Isotope array experiments with activated sludge.
The suitability of the developed isotope array approach for analysis of complex microbial communities was tested by using two different nitrifying activated-sludge sources (Aalborg West and Oberding). Initially, however, the AOB community structure in both sludge sources was analyzed by quantitative FISH and the amoA approach in order to generate microarray-independent reference data for comparison.
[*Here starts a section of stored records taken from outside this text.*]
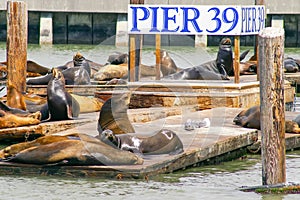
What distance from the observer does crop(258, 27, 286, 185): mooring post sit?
9.12 m

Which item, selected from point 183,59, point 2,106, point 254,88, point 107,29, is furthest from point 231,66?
point 107,29

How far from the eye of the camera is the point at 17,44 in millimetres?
15391

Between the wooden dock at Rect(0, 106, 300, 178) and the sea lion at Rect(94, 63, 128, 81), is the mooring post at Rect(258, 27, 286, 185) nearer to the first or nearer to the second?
the wooden dock at Rect(0, 106, 300, 178)

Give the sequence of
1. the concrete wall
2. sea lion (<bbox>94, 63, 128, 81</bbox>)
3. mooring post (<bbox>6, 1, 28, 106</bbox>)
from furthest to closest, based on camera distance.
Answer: the concrete wall < sea lion (<bbox>94, 63, 128, 81</bbox>) < mooring post (<bbox>6, 1, 28, 106</bbox>)

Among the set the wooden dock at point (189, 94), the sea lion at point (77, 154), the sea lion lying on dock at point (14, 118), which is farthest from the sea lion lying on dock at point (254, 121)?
the sea lion at point (77, 154)

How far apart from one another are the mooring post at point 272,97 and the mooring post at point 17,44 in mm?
6702

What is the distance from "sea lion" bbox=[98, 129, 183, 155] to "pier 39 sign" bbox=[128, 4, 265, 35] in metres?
4.16

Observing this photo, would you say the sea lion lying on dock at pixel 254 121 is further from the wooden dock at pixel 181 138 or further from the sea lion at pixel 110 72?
the sea lion at pixel 110 72

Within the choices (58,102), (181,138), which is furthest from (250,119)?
(58,102)

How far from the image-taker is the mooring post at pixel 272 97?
29.9 feet

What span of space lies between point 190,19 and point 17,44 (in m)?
2.87

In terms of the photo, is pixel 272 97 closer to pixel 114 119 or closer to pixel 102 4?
pixel 114 119

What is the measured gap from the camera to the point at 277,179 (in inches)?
366

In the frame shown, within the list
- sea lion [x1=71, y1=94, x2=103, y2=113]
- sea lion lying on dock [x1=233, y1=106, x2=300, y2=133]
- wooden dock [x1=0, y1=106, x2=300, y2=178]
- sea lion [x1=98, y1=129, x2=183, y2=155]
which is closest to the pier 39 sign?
wooden dock [x1=0, y1=106, x2=300, y2=178]
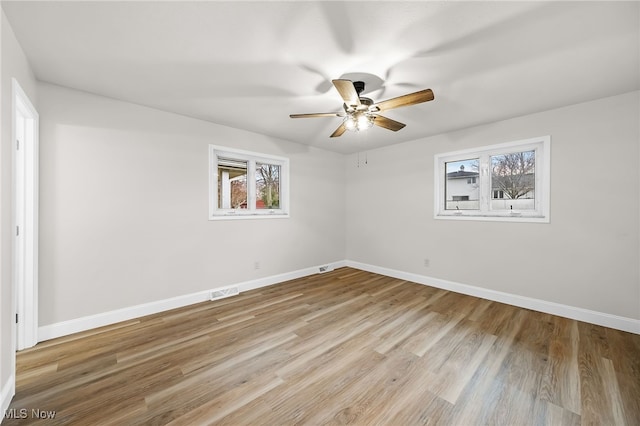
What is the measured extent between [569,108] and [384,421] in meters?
3.84

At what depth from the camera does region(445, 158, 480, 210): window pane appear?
12.7 ft

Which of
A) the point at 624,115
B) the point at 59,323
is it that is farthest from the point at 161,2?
the point at 624,115

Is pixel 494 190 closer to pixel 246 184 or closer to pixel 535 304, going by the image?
pixel 535 304

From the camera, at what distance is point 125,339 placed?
2469 millimetres

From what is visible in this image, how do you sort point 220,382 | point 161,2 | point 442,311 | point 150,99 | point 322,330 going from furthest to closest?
point 442,311, point 150,99, point 322,330, point 220,382, point 161,2

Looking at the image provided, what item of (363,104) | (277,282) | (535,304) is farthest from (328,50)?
(535,304)

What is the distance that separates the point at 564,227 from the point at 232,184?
176 inches

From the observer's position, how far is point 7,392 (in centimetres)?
159

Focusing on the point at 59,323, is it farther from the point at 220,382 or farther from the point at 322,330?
the point at 322,330

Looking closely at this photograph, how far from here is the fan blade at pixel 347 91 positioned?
75.3 inches

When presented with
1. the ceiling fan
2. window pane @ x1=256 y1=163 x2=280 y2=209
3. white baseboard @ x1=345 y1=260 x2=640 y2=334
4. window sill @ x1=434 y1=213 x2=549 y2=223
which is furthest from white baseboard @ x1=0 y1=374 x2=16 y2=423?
window sill @ x1=434 y1=213 x2=549 y2=223

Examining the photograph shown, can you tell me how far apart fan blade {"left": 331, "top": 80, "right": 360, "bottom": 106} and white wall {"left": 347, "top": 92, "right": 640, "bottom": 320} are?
8.05 ft

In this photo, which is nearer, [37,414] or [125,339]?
[37,414]

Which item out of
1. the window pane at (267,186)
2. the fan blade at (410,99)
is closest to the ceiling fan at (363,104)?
the fan blade at (410,99)
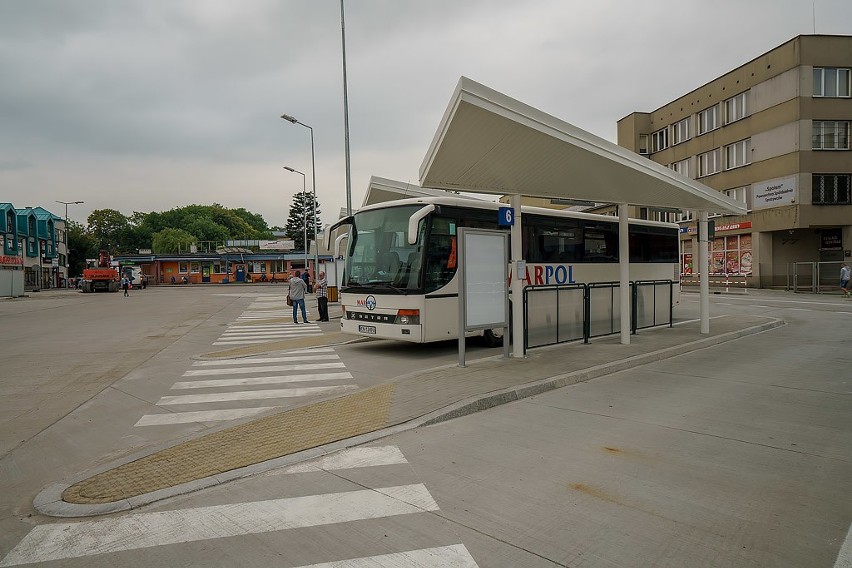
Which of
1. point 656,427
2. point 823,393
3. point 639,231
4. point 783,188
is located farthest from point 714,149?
point 656,427

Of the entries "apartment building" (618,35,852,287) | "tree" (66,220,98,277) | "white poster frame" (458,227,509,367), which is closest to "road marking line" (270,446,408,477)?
"white poster frame" (458,227,509,367)

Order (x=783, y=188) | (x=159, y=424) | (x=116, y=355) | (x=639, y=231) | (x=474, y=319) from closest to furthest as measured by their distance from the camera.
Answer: (x=159, y=424), (x=474, y=319), (x=116, y=355), (x=639, y=231), (x=783, y=188)

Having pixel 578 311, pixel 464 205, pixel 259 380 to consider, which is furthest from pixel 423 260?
pixel 259 380

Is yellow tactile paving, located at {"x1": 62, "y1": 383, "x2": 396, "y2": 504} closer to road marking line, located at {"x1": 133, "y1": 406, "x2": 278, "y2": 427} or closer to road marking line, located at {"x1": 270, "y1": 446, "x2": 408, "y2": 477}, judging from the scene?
road marking line, located at {"x1": 270, "y1": 446, "x2": 408, "y2": 477}

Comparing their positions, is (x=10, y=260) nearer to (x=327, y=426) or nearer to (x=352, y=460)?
(x=327, y=426)

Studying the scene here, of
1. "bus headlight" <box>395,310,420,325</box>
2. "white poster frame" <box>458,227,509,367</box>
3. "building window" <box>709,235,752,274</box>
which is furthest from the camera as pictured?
"building window" <box>709,235,752,274</box>

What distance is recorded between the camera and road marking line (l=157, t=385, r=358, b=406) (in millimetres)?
7822

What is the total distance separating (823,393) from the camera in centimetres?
783

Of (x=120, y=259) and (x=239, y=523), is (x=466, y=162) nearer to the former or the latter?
(x=239, y=523)

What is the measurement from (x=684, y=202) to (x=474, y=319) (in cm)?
712

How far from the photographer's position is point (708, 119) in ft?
141

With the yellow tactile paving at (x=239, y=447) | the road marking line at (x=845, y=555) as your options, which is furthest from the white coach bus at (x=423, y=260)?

In the Aalborg West sludge, 4.7% ± 0.5% (mean and standard deviation) of the bacterial population detectable with the EUB338 probe set (12) hybridized with probe Nso1225. All cells which showed a signal with this probe also bound probe 6a192 in the presence of the competitor probe c6a192. No hybridization signals were detectable with probes NEU (in the presence of unlabeled competitor probe Cte), Nsv443, and Ncmob, and only a few cells (<1%) hybridized with probe Nso190. This hybridization pattern indicates that members of the Nitrosomonas oligotropha lineage almost exclusively represented the AOB community in the Aalborg West activated sludge. In the Oberding sludge, 9.3% ± 1.1% of the cells detectable with the bacterial probe mix hybridized with probe Nso1225. All cells hybridizing with this probe also bound probes Nso190 and NEU (in the presence of unlabeled competitor probe Cte). No hybridization signals could be detected after the application of probes Ncmob, Nsv443, and 6a192. This hybridization pattern suggests that in the Oberding activated sludge, members of the Nitrosomonas europaea and N. eutropha lineages were dominant. After the addition of allylthiourea to the activated-sludge samples from Aalborg West and Oberding, AOB remained detectable by FISH for the entire experimental period. Nonspecific binding of probes could be excluded for all samples by the application of probe NONEUB338 (complementary to probe EUB338) labeled with the respective fluorophores (data not shown).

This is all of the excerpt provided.